How Modern Job Hunting Contributes To Unemployment

Job Hunting

I’ve known quite a few people looking for jobs over the past five years. All of them truly want to work. All of them have marketable skills in their chosen fields. All of them have done their best to get their resumes up-to-date and their applications out there.  What I’ve also noticed is how every single one of these people has complained about the changing face of job hunting.

Back when I was a fresh-faced kid out of high school my job hunting started at the ass-scratch of dawn with my Dad banging on my bedroom door ‘reminding’ me I needed to get up and go into town with him and mom to pound-the-pavement.  I didn’t have a car and living in the middle of nowhere in Upstate NY, public transport did not exist.  My only way to get anywhere was to ride into the city with my parents, find a friend or borrow my grandmother’s car. I certainly couldn’t afford a car because, well, I didn’t have a job!  Therefore, the fun often started at 6:00am. Mom and I were dropped off by Dad at around 7:30. Mom would head into her office while I would continue my walking adventure with a couple of tested pens, a dozen copies of my meager resume that consisted of my recent graduation from high school and some volunteer summer jobs I’d had, a good book, a packed lunch and a pair of sturdy walking shoes. I’d walk door-to-door, one shop to the next that held even the vaguest of employment interests to me. One application after another was filled out on the spot and stapled to a resume. When I ran out of resumes, my job hunting day was over. I did this weekly for months, centering on a different area of the city each time, making my name and lack of experience known to one and all. I was friendly and personable, doing my best to hide and overcome my introvert nature. By the end of that day, I was exhausted.  I’d trudge back to my mom’s office where we’d meet up with my dad at 4:45pm and head back home.

On my days off from this sort of job hunting, I would occasionally be able to drive my grandmother’s car or better yet, ride my bike – and I don’t mean a motorcycle here, kids. I mean a bicycle that you peddled with your very own legs! Remember, I lived out in the middle of nowhere. There was nowhere in town to get a job. Okay, maybe that’s not true. I could have tried at the lumber mill, the feed store or the hardware store, I suppose. The nearest large grocery store was fifteen miles away. If the weather seemed promising and Gramma’s car wasn’t available, filled my backpack with the above mentioned items, hopped on my trusty 10-speed and was on my way.  More applications filled out by hand. More resumes handed out.

--------------------

* [Work to complete]
Answer these questions from the job-hunting essay:
(a) At about what time did Dad drop off Mom and the writer in the city?
(b) What ended a day of door-to-door job hunting?
(c) How far away was the nearest large grocery store?

* [Dataset entries]
--------------------

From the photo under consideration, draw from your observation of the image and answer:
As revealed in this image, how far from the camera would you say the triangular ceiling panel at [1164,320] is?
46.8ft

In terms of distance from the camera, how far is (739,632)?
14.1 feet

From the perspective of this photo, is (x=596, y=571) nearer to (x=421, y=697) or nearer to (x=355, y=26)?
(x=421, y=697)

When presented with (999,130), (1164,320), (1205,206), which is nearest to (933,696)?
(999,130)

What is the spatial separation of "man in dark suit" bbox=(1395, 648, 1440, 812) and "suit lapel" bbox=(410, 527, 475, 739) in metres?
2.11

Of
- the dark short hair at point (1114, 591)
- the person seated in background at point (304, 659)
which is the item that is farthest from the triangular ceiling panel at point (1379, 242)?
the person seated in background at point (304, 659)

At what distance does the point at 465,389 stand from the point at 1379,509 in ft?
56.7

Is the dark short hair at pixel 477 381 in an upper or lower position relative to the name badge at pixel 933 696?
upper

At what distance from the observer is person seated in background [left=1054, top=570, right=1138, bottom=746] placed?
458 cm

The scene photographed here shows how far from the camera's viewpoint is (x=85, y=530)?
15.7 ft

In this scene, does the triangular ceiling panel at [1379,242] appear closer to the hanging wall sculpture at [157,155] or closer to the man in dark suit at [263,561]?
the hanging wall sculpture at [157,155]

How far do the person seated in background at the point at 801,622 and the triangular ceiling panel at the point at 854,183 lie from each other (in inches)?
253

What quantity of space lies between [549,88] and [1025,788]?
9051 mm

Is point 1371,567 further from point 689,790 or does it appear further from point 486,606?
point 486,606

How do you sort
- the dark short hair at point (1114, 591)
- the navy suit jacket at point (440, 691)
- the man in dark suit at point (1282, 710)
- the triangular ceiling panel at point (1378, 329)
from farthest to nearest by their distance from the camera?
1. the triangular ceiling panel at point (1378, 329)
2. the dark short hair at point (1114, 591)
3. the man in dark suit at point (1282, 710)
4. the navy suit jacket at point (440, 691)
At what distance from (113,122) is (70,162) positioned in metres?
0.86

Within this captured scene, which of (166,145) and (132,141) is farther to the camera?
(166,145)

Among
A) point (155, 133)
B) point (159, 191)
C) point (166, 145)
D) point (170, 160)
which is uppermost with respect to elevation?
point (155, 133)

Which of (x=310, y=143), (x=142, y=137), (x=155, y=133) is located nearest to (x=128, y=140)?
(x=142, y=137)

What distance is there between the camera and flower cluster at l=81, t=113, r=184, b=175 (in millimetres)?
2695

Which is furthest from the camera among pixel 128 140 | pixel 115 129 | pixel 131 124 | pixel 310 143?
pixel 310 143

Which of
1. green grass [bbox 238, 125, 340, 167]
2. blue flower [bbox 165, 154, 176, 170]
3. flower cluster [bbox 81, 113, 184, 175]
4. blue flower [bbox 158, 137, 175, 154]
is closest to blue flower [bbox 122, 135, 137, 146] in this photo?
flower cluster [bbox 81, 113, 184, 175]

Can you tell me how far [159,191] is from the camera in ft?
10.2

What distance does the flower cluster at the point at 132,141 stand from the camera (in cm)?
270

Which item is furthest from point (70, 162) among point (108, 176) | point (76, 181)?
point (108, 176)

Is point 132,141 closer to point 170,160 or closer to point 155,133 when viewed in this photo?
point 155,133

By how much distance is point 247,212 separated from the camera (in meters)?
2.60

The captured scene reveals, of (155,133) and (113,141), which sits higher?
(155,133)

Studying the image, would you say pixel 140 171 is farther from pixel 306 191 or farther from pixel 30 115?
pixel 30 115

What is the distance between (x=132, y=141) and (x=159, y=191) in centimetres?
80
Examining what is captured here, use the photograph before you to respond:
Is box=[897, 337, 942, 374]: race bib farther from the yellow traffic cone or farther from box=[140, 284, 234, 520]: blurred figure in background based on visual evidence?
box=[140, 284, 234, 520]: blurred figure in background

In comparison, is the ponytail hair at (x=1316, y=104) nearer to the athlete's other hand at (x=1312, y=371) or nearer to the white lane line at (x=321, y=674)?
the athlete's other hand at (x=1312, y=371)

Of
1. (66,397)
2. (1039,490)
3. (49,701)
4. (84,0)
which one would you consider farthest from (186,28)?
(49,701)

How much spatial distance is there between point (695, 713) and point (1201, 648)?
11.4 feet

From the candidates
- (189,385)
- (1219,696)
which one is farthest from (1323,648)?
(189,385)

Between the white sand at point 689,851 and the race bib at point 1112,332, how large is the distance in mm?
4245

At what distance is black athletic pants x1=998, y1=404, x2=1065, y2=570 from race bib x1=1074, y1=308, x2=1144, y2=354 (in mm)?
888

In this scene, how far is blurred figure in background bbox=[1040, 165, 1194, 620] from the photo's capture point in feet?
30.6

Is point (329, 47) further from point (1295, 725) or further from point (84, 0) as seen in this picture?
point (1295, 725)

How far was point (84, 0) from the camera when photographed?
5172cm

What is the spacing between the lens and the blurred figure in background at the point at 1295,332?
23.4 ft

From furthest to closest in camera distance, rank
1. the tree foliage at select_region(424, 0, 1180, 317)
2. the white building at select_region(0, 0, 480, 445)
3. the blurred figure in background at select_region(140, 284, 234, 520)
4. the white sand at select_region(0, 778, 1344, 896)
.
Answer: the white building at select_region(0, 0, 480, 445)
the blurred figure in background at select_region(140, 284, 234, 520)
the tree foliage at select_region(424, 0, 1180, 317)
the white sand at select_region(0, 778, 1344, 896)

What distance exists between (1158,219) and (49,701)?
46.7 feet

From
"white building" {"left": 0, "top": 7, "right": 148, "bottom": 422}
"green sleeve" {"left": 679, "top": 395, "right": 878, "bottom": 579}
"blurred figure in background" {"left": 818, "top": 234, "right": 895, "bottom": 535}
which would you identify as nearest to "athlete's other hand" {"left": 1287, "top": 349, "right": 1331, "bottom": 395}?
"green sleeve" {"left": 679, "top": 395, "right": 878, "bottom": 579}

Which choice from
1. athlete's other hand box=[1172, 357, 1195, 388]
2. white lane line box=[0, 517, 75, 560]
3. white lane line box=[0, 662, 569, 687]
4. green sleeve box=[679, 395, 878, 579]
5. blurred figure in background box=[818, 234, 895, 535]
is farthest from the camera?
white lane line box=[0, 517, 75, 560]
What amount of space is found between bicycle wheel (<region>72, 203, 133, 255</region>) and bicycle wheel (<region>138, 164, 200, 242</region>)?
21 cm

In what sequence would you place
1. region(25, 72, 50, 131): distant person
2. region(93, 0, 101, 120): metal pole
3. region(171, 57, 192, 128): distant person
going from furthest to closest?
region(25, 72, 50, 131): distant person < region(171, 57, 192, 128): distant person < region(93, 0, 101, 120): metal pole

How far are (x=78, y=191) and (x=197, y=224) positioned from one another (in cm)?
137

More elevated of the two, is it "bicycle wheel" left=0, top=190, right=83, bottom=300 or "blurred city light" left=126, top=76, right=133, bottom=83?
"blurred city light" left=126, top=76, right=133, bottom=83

--------------------

* [Solution for this task]
(a) At around 7:30.
(b) Running out of resumes.
(c) Fifteen miles away.